Cette évolution positive, que tout le monde constate, te semble-t-elle définitive, ou vois-tu encore quelques fragilités au développement de ton sport ?
Je pense vraiment que ça va continuer de s’améliorer. David Lappartient est vraiment pour le cyclisme féminin. Tout est fait pour voir des équipes solides, qui vont durer dans le temps, comme ça se fait chez les hommes. Il va quand même falloir surveiller comment les équipes vont digérer le système des salaires minimum, en 2020. Ca pourrait laisser pas mal de filles sur le carreau, avec les réductions d’effectifs. Mais globalement, beaucoup de choses se mettent en place, y compris des mesures dures, mais malheureusement, on doit passer par là. Il faut se battre, ça va payer.

Quelles te semblent être les priorités des mois à venir pour favoriser encore et toujours ce développement ?
Ce qui me réjouirait, ce serait d’avoir un statut professionnel reconnu en France. Ce n’est toujours pas le cas et c’est assez lamentable et ahurissant. On est des professionnelles, mais on continue de signer des licences amateurs, en première catégorie. C’est fou. Pour moi, c’est la première des priorités. Il nous faut un statut reconnu au sein de l’Etat et de la société. Quand on me demande quel est mon métier, il faut quand même savoir que je ne peux pas dire que je suis cycliste professionnelle, car ce n’est pas vrai... Pour le reste, on attend toutes un Tour de France ou un Paris-Roubaix féminin.



Suis-tu l’évolution des féminines dans d’autres disciplines sportives ?
Je suis un peu tous les sports. Ces derniers temps, je suis les sports d’hiver, mais aussi le foot. Par contre, j’ai plus de mal à suivre d’autres sports comme le tennis. Sans citer personne, quand je vois le comportement de certaines joueuses françaises, pff…

Vis-à-vis de la Fédération ?
Exactement, ou simplement sur les réseaux sociaux… Ça m’agace ! Certaines filles semblent trop gâtées et j’ai l’impression qu’elles ne se rendent pas compte de la chance qu’elles ont de faire du tennis. Bon, c’est de ma faute, j’aurais peut-être dû faire du tennis… Elles se doivent d’être humbles, et d’avoir un bon comportement envers leur sport et leurs fans.

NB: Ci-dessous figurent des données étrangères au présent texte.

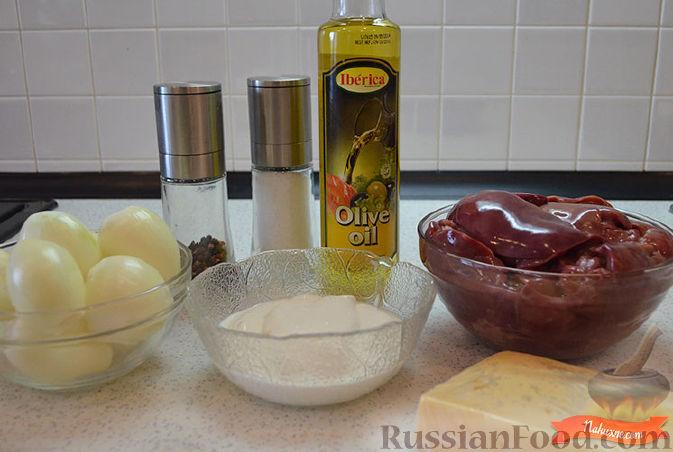 Фото приготовления рецепта: Томатный суп с мясным фаршем и булгуром - шаг №6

Je suis heureuse de voir que dans le cyclisme, on a la chance d’avoir des filles avec la tête bien faite, et sans être méchante, ce n’est visiblement pas donné à tout le monde.

« PERSONNE NE ME CONNAÎT »

Tu fais référence au tennis : ne s’agit-il pas là d’un des sports à prendre en exemple en terme de tentatives d’égalité entre les hommes et les femmes ?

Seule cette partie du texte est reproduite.